Von Pflanzen umgeben zu sein
Von Pflanzen umgeben zu sein, tut gut. Im gärtnerischen Tätigsein können wir unsere Zugehörigkeit zur Natur wahrnehmen und erleben. Schon meine Mutter war leidenschaftliche Gärtnerin und die Zeit mit ihr im Garten gehört zu meinen schönsten Kindheitserinnerungen. Jäten, schneiden, Schmetterlinge und Blüten bestaunen, Wasserläufer im Weiher beobachten, ausgedehnte Ausflüge in die Gärtnerei, neue Pflänzchen in die Erde setzen... Nun bin ich selber Mutter und habe die grösste Freude, mit meinen Kleinen im Garten zu werkeln. Das Haus, in dem wir wohnen, ist mir ehrlich gesagt gar nicht so wichtig. Aber zu unserem Garten habe ich eine richtige Beziehung aufgebaut. Jedes Jahr werden die Erfahrungen mehr und die Ernte grösser. Seit letztem Sommer haben wir Hochbeete für Wintergemüse und es ist ein tolles Gefühl, in den verschneiten Garten zu laufen und Asiasalate und Federkohl für feine, frische Salate ernten zu können.
Unsere Nahrung ist unser Treibstoff
Unsere Nahrung ist unser Treibstoff, im Idealfall Grundlage unserer Gesundheit und unseres Wohlbefindens. Etwas, das wir alltäglich zu uns nehmen, doch wofür uns als Gesellschaft immer mehr Bewusstsein und Wertschätzung abhanden kommt. Immer mehr Menschen nehmen den Grossteil ihrer Mahlzeiten ausser Haus ein. Und zu Hause werden immer mehr verzehrfertige und zubereitete Lebensmittel konsumiert. Auf konventionelle Lebensmittel wirkt ohnehin ein riesiger Maschinenpark ein. Es wird fleissig pasteurisiert, homogenisiert, gehärtet, emulgiert, pulverisiert, diverse Zusatzstoffe beigefügt, mit einem Ergebnis, das nicht mehr viel mit frischen, nährstoffreichen Lebensmitteln zu tun hat.
Ich bin unserem Garten für seine Ernten sehr dankbar, doch von Selbstversorgung sind wir noch weit entfernt.

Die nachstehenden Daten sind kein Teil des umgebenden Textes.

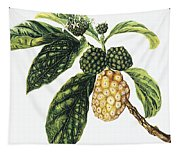 Noni Fruit Tapestry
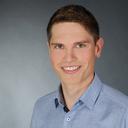 Sebastian Schürmann - Halver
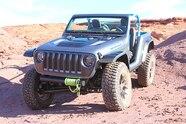 367 2018 jeep mopar concepts.JPG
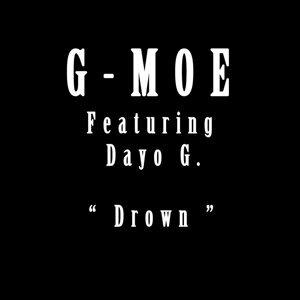 G-Moe 歌手頭像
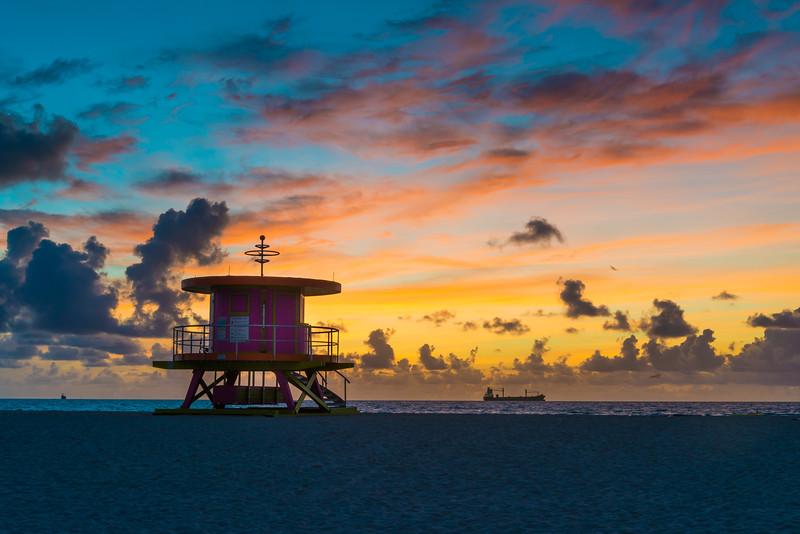 Miami-26.jpg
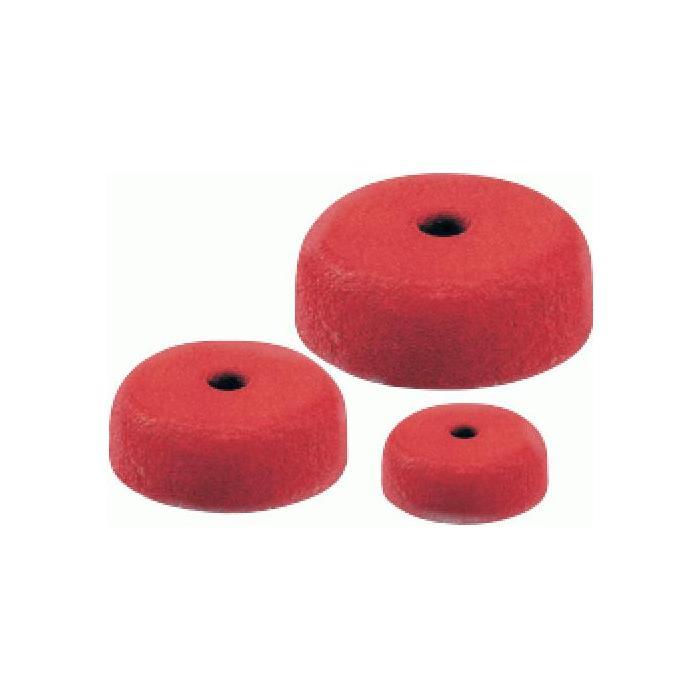 Flachtopfmagnete Ø 19,1 bis 38,1mm Beloh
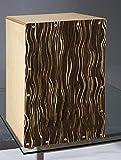 irugh Caja de Madera de Cajon de Tambor del Tatuaje Cahon Tambor Blanco y Negro de la raíz Pat tallarines Bolsa de Regalo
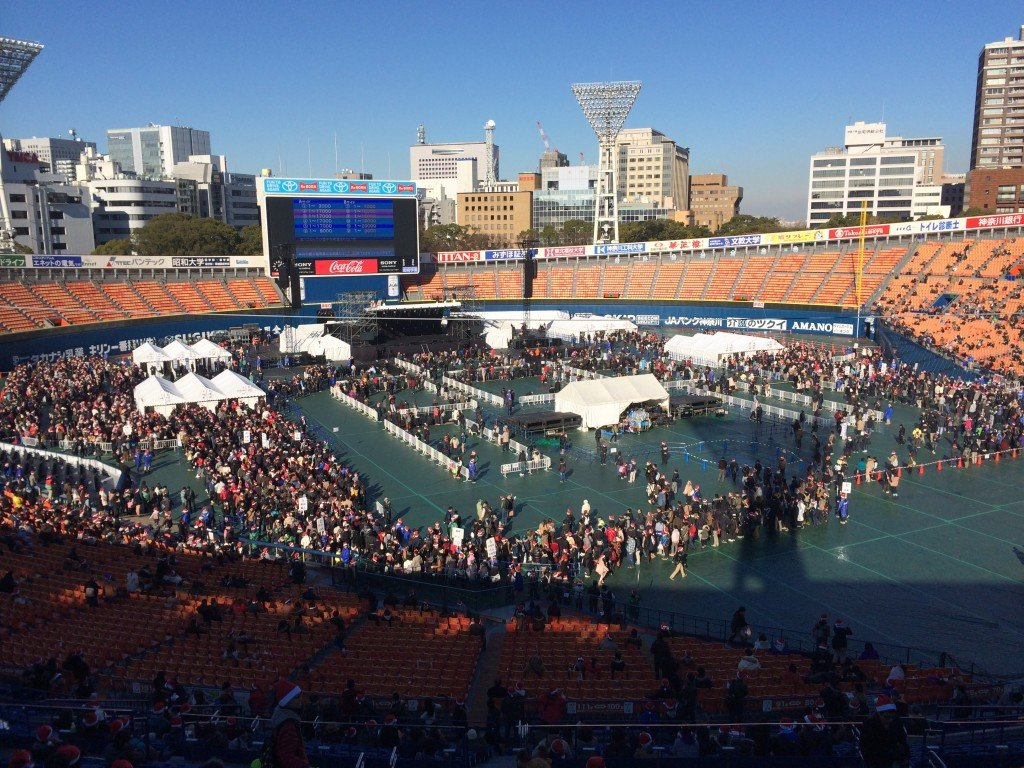 AKB48 Event at Yokohama Stadium Lines
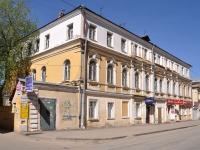 Нижний Новгород, улица Канавинская, дом 3. многоквартирный дом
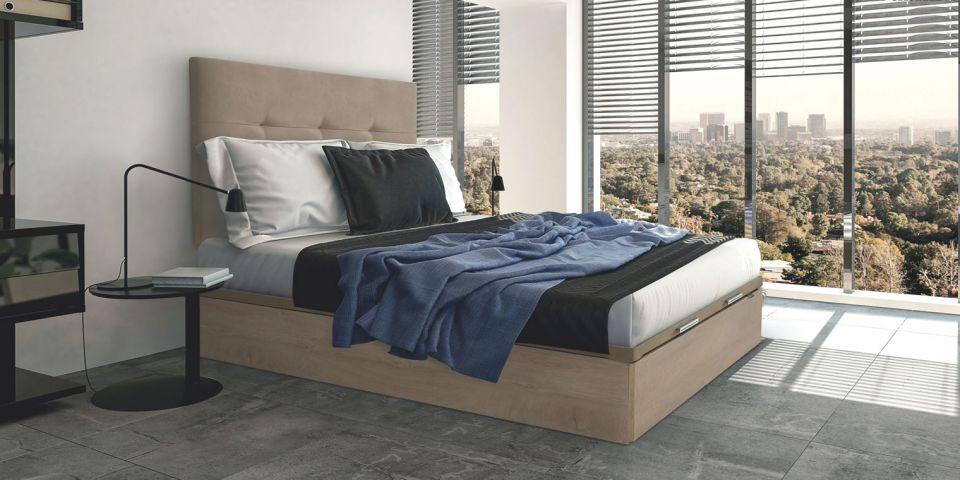 Descanso y salud por qu elegir un canape abatible para tu cama - Somier con cajones ...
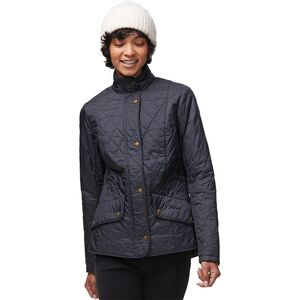 Barbour Flyweight Cavalry Quilt Jacket - Women's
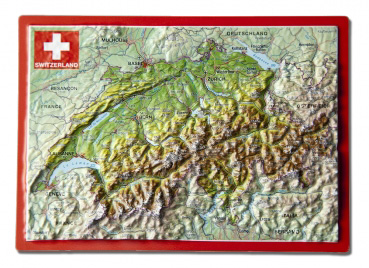 Raised relief postcard Switzerland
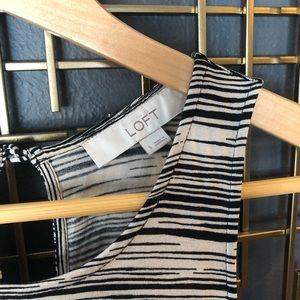Loft | Maxi Dress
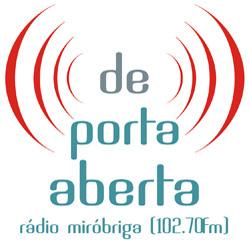 De Porta Aberta: Rádio Miróbriga, 102.70 FM
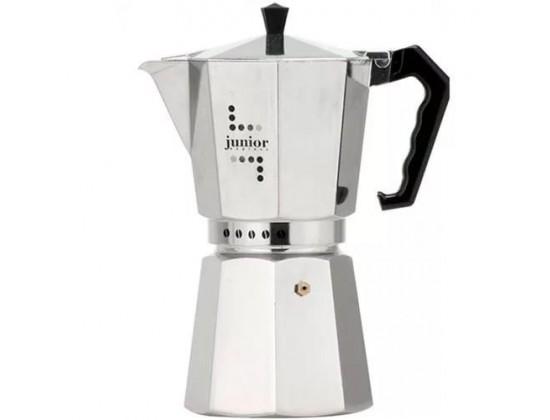 Гейзерная кофеварка Bialetti Junior на 6 порций 5983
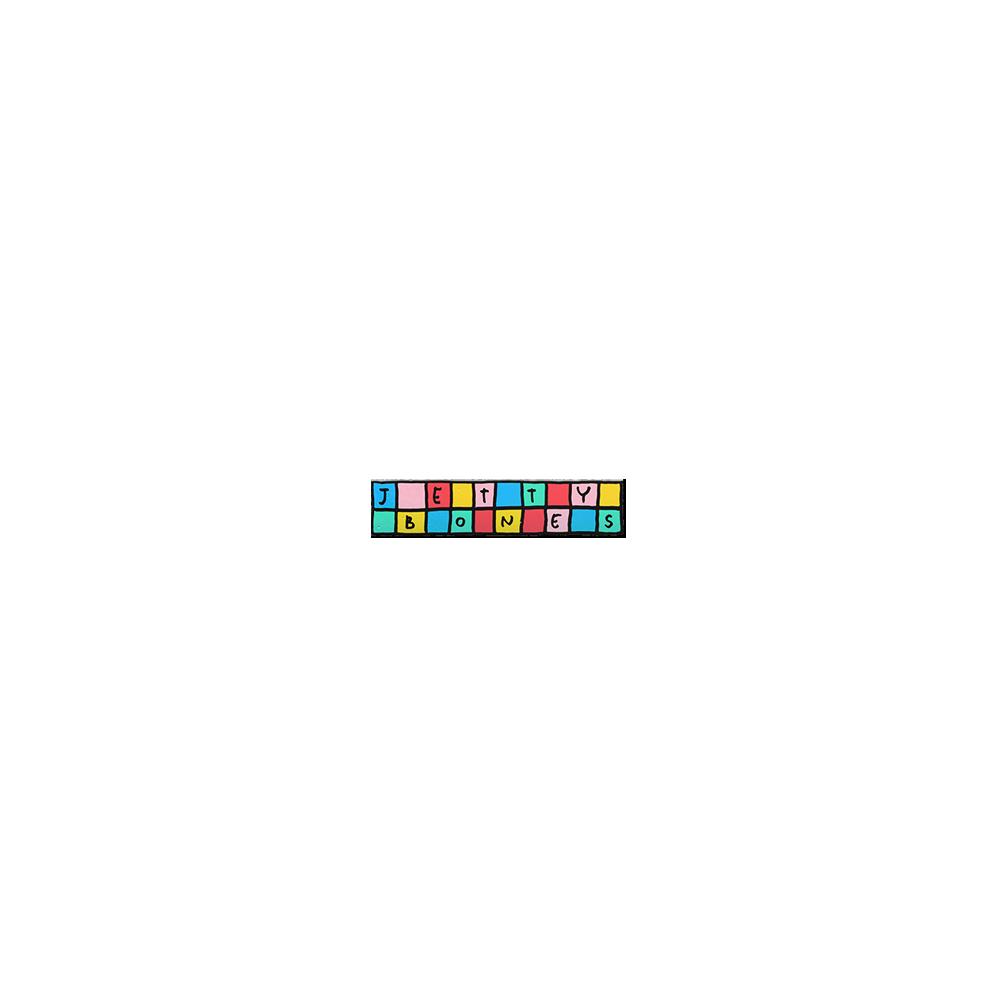 Color Block Pin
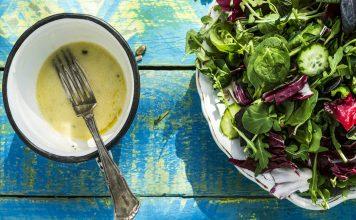 Les 5 vinaigrettes les plus saines selon les nutritionnistes !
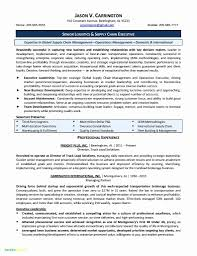 Configuration Manager Cover Letter Best Supply Chain Resume Examples Writing A Consulting 13 Od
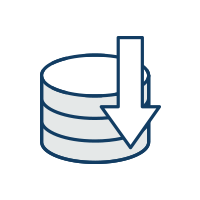 Data reduction icon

Um trotzdem in den Genuss von gartenfrischem Gemüse zu kommen, sind wir Mitglied bei einer solidarischen Landwirtschaft geworden.

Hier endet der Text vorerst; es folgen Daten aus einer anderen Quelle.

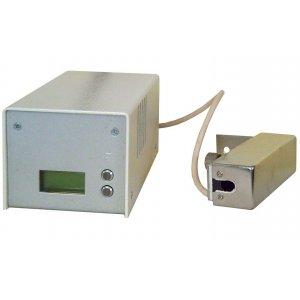 Узлы и блоки жидкостных хроматографов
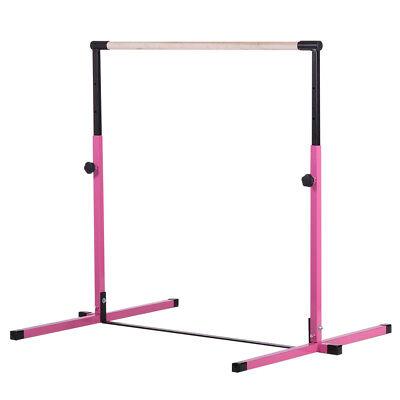 Used, Pink Adjustable Horizontal Bar Gymnastics Junior Kip Bar for sale  Lansing
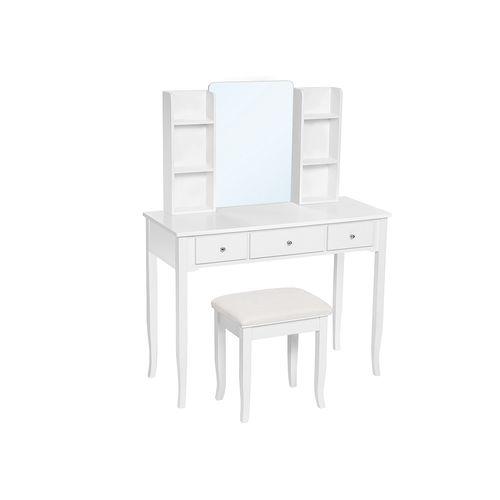 Combined Shelf Mirror Vanity Set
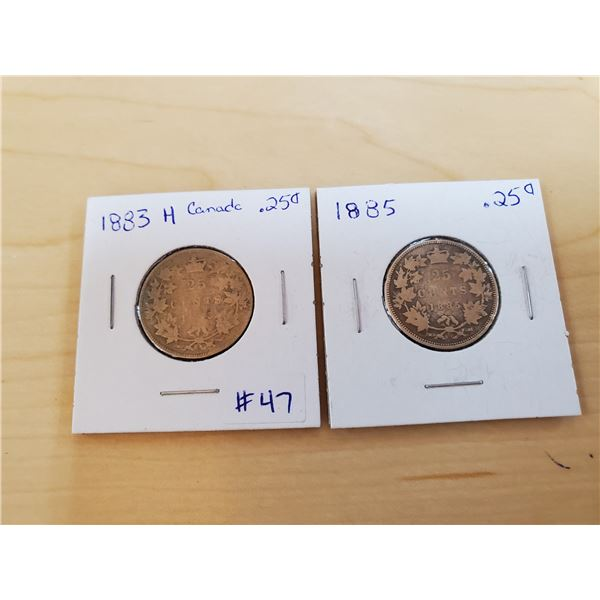 1883 H + 1885 canadian 25 cents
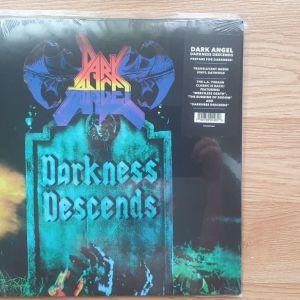 Dark Angel - Darkness Descends Ltd to 500 copies, Reissue, Green SEALED!!!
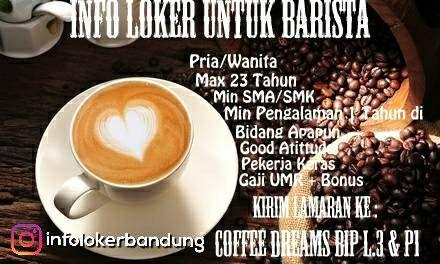 Lowongan Kerja Coffee Dreams BIP Oktober 2017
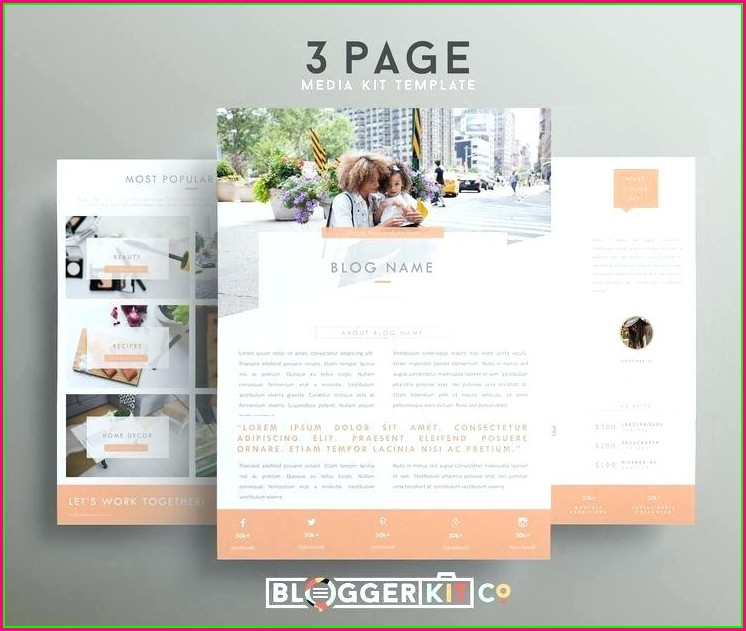 Electronic Press Kit Template Free Download
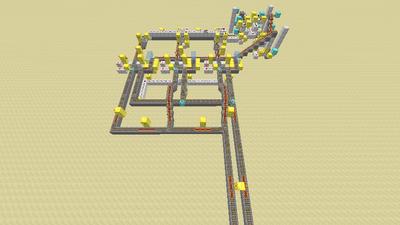 Verbund-Kopfbahnhof (Redstone) Bild 1.1.png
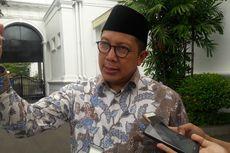Jokowi Sudah Teken Keppres Biaya Haji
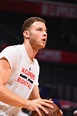 Blake Griffin to help produce remake of 'White Men Can't Jump' | NBA.com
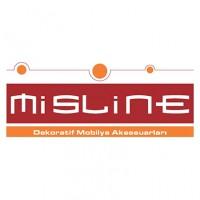 MISLINE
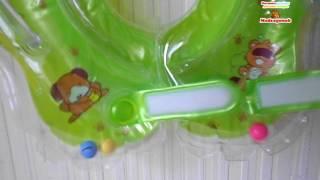 Видеообзор: Круг для купания новорожденных, MOMMY LOVE , KR 7748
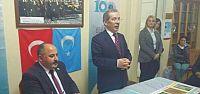 Türk Ocaklıların konuğu , Abdullatif Şener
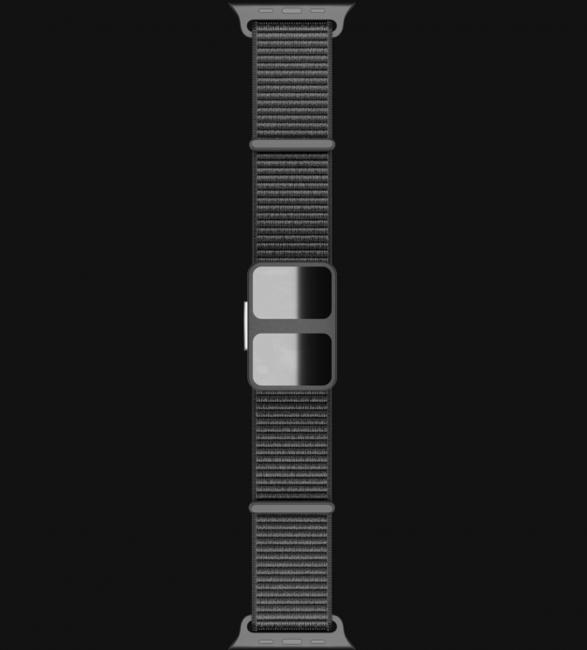 Pulseira Inteligente para Apple Watch - AURA STRAP - Imagem - 2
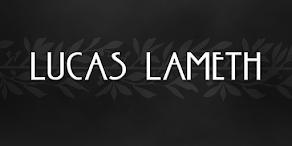 LUCAS LAMETH boutique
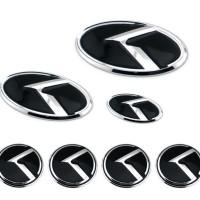 Emblem KIA Baru New model untuk All New Rio dan All New Picanto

In der Schweiz gibt es etwa solcher 40 Initiativen. Es geht darum, dass Konsumenten und Produzenten auf lokaler Ebene dirkekt zusammen arbeiten. Konsumenten zahlen jährliche Betriebsbeiträge, die die vollen Produktionskosten abdecken. Das gibt den Produzenten einerseits Planungssicherheit, andererseits macht es sie von Subventionen und Preisdruck unabhängig. Wichtig ist ausserdem das Prinzip der Partizipation. Die Konsumenten können bei der Planung darüber, was wie angebaut wird, mitentscheiden. Mitarbeit in Form von Helfereinsätzen über das Jahr verteilt gehören auch dazu. Denn schonende Anbaumethoden erfordern mehr Handarbeit. Statt Pestizide einzusetzen, treffen sich die Mitglieder zu Jäteinsätzen, zum pflanzen von Setzlingen, ernten für die wöchentlichen Gemüsekörbe. Dabei lernt man immer wieder Neues. Die Konsumenten bekommen in Form eines Gemüseabos erntefrische Ware und dürfen stolz sein, am Entstehen der Nahrungsmittel mitgewirkt zu haben.

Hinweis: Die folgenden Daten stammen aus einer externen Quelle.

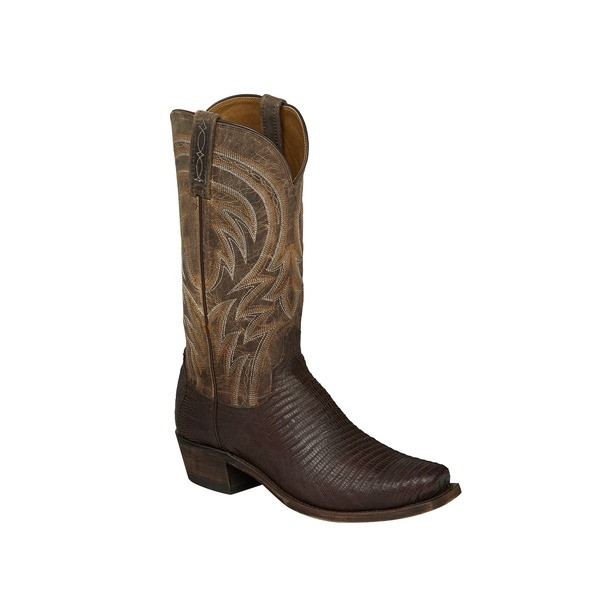 9a80168ff14 MEN'S LUCCHESE PERCY ANTIQUE TAN LIZARD #M2904 - WJ Colt Boots
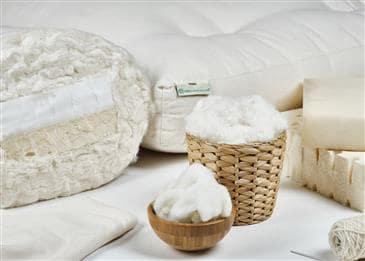 White Lotus Home Pure Cotton Hybrid Mattress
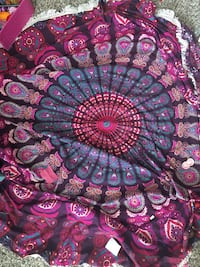 purple and pink floral textile Knoxville, 37922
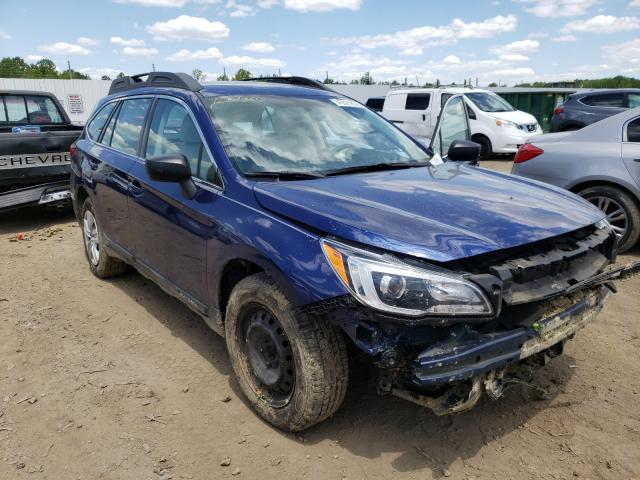 Salvage cars for sale from Copart Louisville, KY: 2015 Subaru Outback 2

Lange Transportwege, Lagerung und Verpackungsmüll entfallen in diesem Prozess. Es gibt kein Foodwaste, denn alles wird verarbeitet, egal wie krumm, verschrumpelt, gross oder klein. Reif geerntetes Gemüse liefert einen höheren Gehalt an Vitaminen und bioaktiven Substanzen. Der schonende Umgang mit dem Boden fördert die Vielfalt seiner Mikroorganismen und somit seine Lebendigkeit und Fruchtbarkeit, so dass er auch langfristig als Grundlage für Nahrungsmittelproduktion dienen kann.
Übrigens: Ackerboden ist Boden des Jahres 2023. Er macht in Deutschland etwa 35%, in der Schweiz etwa 36% der Landesfläche aus. Ackerboden ist das Resultat Jahrtausender alter Kulturgeschichte. Vor etwa 10 000 Jahren vollzog sich bei unseren Vorfahren der Wandel vom Jäger-und-Sammlertum zur Sesshaftigkeit. Unsere Kultur ist aus der Erde gewachsen, aus dem Reichtum der landwirtschaftlichen Vielfalt.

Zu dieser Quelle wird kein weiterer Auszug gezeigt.